Now, Plaintiff's Amended Complaint sets forth factual allegations to suggest that he was injured as a result of PTS's unconstitutional policy or custom. To hold an employer liable for an unconstitutional policy or custom, plaintiff must allege liability "(1) through an express policy, such as a written ordinance or regulation; (2) through the decisions of a person with final policymaking authority; (3) through an omission, such as a failure to properly train officers, that manifests deliberate indifference to the rights of citizens; or (4) through a practice that is so persistent and widespread as to constitute a custom or usage with the force of law.'" Lytle v. Doyle, 326 F.3d 463, 471 (4th Cir. 2003) (internal citations omitted). If accepted as true, the laundry list of additional allegations of constitutional violations in the Amended Complaint suggest that even if not done pursuant to written policy, PTS has an informal policy, established through custom or usage, that results in detainees like Karn being subjected to inhumane conditions. See Spell v. McDaniel, 824 F.2d 1380, 1385 (4th Cir. 1987) ("the existence of such a custom or usage may be found in persistent and widespread practices of municipal officials which although not authorized by written law, are so permanent and well-settled as to have the force of law") (citation and internal quotation omitted); Shields v. Prince George's Cty., No. GJH-15-1736, 2016 WL 4581327 at *8-9 (D. Md. Sept. 1, 2016) (finding plaintiffs had sufficiently alleged an unconstitutional policy or custom by cataloguing a list of similar allegations against defendant in multiple lawsuits). And beyond merely tolerating the purported abusive treatment by its drivers, Plaintiff alleges a number of actual policy decisions that could make Plaintiff's individual experience commonplace. Specifically, Plaintiff alleges that Defendants' business model "is to transport the most number of prisoners and detainees in the cheapest means possible," such that Defendants "limit the food and water supply provided to prisoners, and limit restroom breaks or stops at facilities for prisoners to sleep." ECF No. 32-1 at 3; id. ¶ 11; see also ¶¶ 45-46 (alleging that the business model is to have detainees sleep sitting up in vans so that drivers only have to get detainees to a sleeping location with 36-48 hours). Therefore, Plaintiff's Motion to Amend Count II is not futile.

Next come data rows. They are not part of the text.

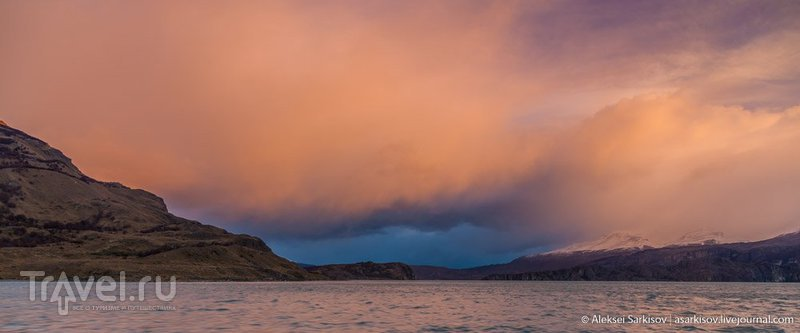 Патагония. Ледники озера Архентино / Фото из Аргентины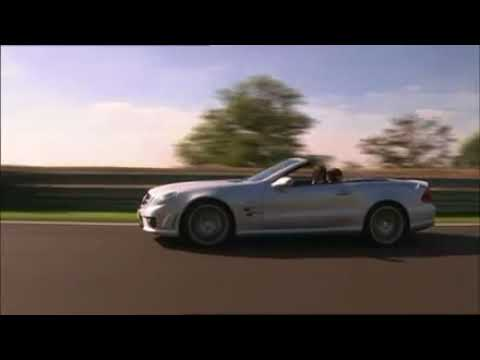 Videos: New Mercedes SL 63 AMG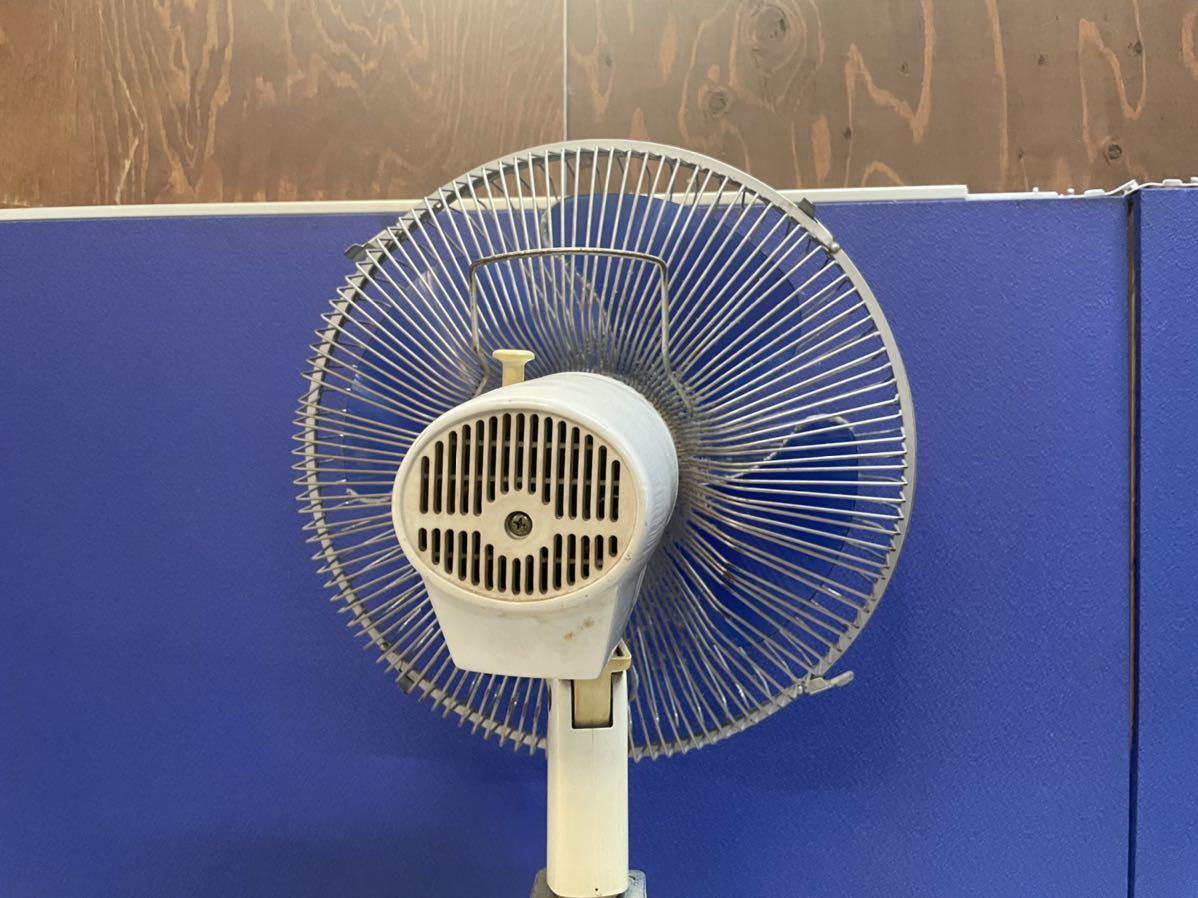 7388 昭和レトロ 東芝 TOSHIBA 扇風機 H-30AT 4枚羽 ビンテージ アンティーク 動作確認済_画像6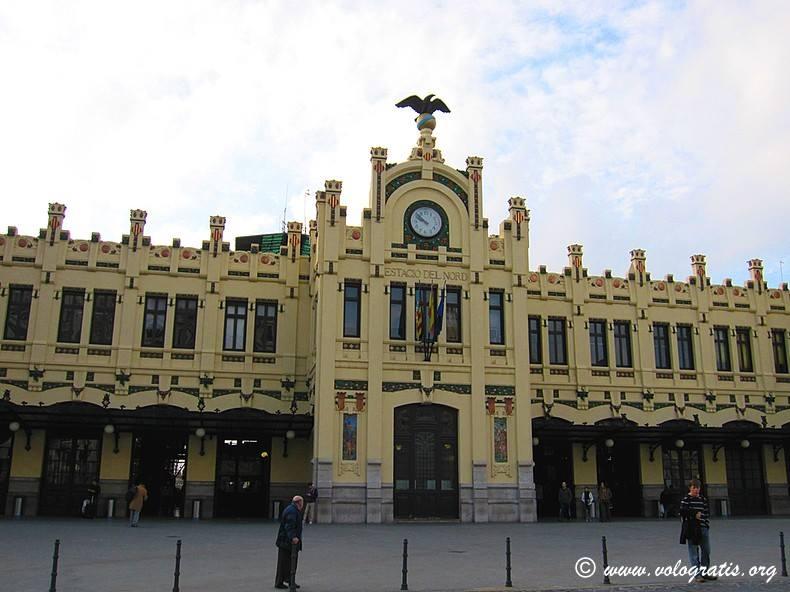 diario di viaggio a valencia stazione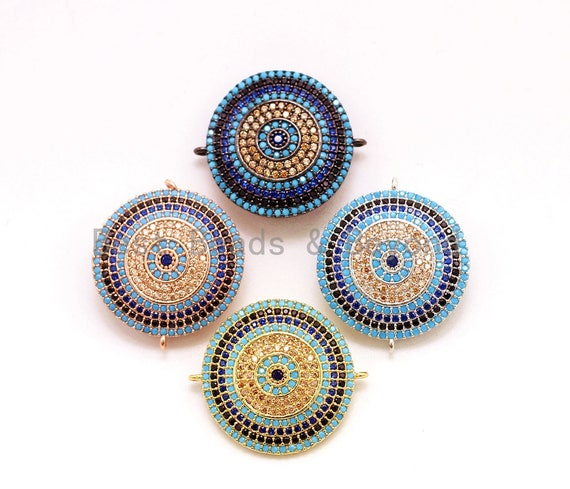 CZ Micro Pave Turquoise Cobalt Round Coin Connector for Bracelet/Necklace, Cubic Zirconia Space Connector, 23mm, 1pc, sku#E27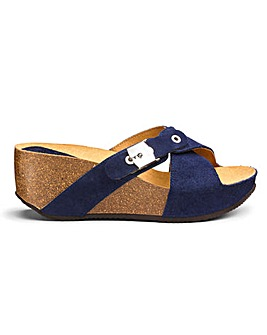 Scholl Elon Wedge Cross Over Sandals Wide E Fit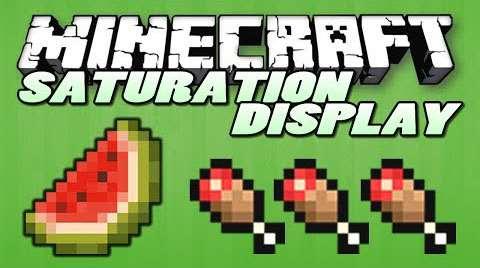Saturation-Display-Mod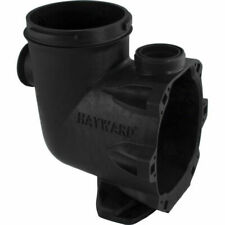 Hayward SPX3200A Pump Housing Body for Tristar & Ecostar Pump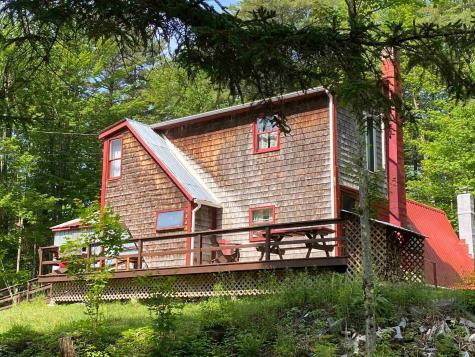 2108 County Road East Montpelier VT 05651
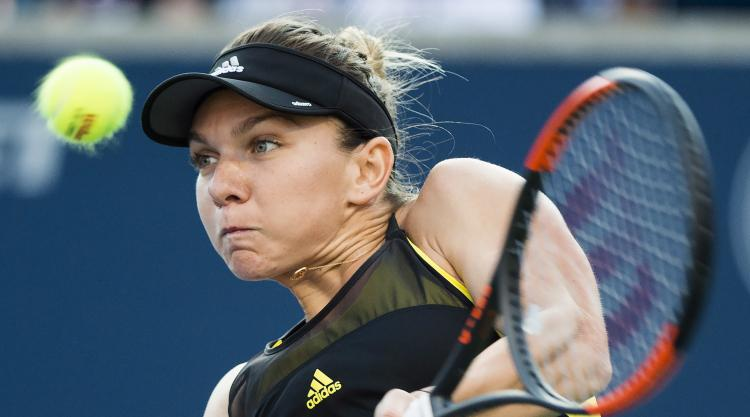 Simona Halep eases into third round in Cincinnati with straight sets win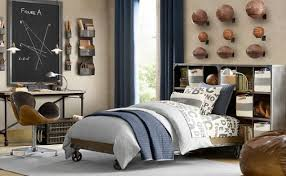 Boys Room Decor Ideas Traditional Boys Room Décor Ideas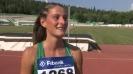 Елеонора Драгиева: Постигнах страхотен резултат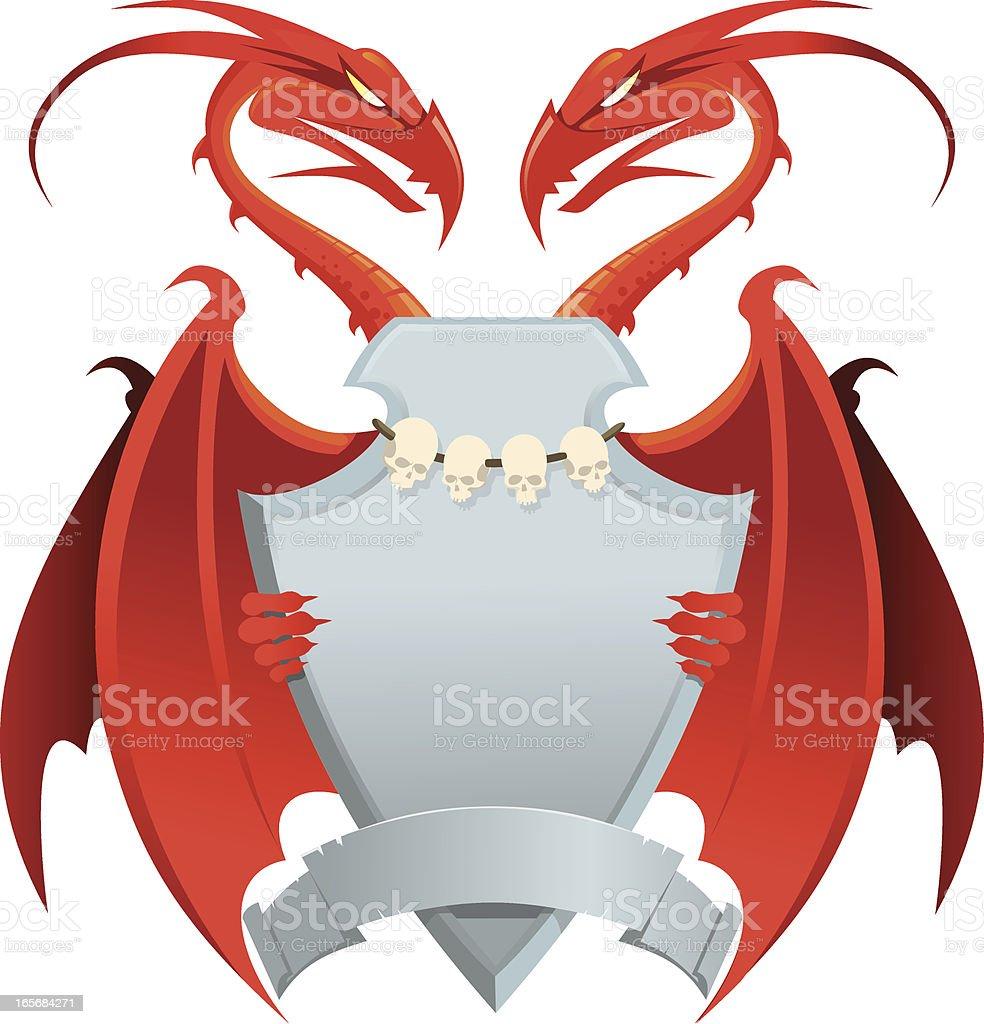 Heraldic dragon royalty-free stock vector art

The Court previously dismissed Count IV (previously labeled Counts VII and VIII) because it found that unlike § 1983 claims, which subject those "acting under color of state law" to liability, Maryland courts only permit state constitutional claims against "public officials" or "government agents." Karn, 2017 WL 4162251, at *10 (citing See Estate of Jones v. NMS Health Care of Hyattsville, LLC, 903 F.Supp.2d 323, 329 (D. Md. 2012)). Plaintiff seeks to amend Count IV to allege that PTS was a government agent acting under color of state law pursuant to its contract with Horry County. ECF No. 32-1 ¶¶ 4, 17. However, the Court expressly rejected this argument, see Karn, 2017 WL 4162251 at *10 n.9, and Plaintiff's Motion to Amend Count IV will be denied. See Cutonilli v. Maryland, 251 F.Supp.3d 920, 923 (D. Md. 2017) (denying motion to amend because plaintiff's amended claim tracked the allegations of his initial claim, and plaintiff did not show that the court's prior dismissal was in error).
For the foregoing reasons, Plaintiff's Motion to Amend, ECF No. 32, is granted, in part, and denied, in part. A separate Order shall issue.